In the realm of business, the allure of AI and big data is undeniable, promising untold opportunities for growth and efficiency. However, as our exploration has revealed, the road to success is not without its potholes. From AI opacity leading to bad decisions to a lack of trust in AI results and the risk of misapplication, it’s clear that a nuanced approach is required.
To navigate this complex landscape successfully, we must recognize that data is an invaluable asset, requiring careful management and governance. Investments in technology should be balanced with investments in human resources, ensuring that employees are equipped to harness AI’s power. Transparency and understanding of AI systems’ design are crucial for fostering trust and adoption. Finally, using AI should be a strategic decision aligned with a company’s broader goals.

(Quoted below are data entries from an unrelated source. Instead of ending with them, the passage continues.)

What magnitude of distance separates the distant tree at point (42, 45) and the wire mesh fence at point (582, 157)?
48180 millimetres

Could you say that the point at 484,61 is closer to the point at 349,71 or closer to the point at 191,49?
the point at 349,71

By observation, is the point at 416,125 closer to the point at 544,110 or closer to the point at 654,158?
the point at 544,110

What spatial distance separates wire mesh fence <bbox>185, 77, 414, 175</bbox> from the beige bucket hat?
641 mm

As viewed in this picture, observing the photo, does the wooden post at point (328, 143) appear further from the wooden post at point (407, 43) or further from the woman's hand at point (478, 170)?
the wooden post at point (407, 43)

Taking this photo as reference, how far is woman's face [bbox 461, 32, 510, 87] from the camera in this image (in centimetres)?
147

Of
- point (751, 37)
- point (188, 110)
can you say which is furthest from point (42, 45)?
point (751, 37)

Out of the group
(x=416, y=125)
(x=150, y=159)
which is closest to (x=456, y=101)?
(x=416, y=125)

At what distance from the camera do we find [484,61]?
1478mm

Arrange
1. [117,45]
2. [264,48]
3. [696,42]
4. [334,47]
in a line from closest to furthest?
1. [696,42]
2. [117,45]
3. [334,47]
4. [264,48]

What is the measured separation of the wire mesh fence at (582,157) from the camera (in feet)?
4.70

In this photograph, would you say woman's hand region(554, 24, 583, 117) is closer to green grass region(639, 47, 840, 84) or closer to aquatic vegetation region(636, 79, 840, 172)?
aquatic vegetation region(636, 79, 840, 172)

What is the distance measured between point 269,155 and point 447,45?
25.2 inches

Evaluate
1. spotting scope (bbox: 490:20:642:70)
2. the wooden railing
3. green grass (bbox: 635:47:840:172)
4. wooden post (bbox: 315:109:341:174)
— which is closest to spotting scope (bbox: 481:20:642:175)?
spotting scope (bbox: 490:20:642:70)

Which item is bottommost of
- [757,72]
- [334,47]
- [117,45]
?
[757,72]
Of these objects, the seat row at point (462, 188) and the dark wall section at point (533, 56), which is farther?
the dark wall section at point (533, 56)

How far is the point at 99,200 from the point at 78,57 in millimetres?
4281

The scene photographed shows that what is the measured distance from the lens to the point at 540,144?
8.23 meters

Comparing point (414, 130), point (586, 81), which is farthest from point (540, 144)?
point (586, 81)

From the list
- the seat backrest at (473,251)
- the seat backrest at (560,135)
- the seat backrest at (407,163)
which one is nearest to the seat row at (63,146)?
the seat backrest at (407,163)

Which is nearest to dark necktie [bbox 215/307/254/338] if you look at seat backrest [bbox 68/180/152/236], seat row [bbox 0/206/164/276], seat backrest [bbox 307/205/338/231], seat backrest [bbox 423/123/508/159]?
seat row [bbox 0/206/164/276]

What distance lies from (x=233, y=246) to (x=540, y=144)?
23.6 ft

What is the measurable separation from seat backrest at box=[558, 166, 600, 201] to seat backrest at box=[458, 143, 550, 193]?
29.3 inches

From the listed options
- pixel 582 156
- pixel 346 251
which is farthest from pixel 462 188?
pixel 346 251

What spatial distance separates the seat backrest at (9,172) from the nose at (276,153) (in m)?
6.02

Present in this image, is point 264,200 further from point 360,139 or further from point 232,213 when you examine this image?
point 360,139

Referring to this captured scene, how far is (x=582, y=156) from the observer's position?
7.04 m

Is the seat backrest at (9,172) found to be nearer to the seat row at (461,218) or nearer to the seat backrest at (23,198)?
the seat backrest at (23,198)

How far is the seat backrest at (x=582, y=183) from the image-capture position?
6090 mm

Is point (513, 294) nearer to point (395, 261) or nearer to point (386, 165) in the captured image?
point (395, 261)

In conclusion, AI is a double-edged sword, capable of both enhancing and diminishing performance. By embracing the strategic implications outlined here—treating data as an asset, balancing technology with human expertise, promoting transparency, and aligning AI with overall strategy—we can harness its potential for value creation while minimizing the risks. In this rapidly evolving landscape, it is adaptability, informed decision-making, and a commitment to ethical and effective AI use that will determine which companies thrive in the age of automation.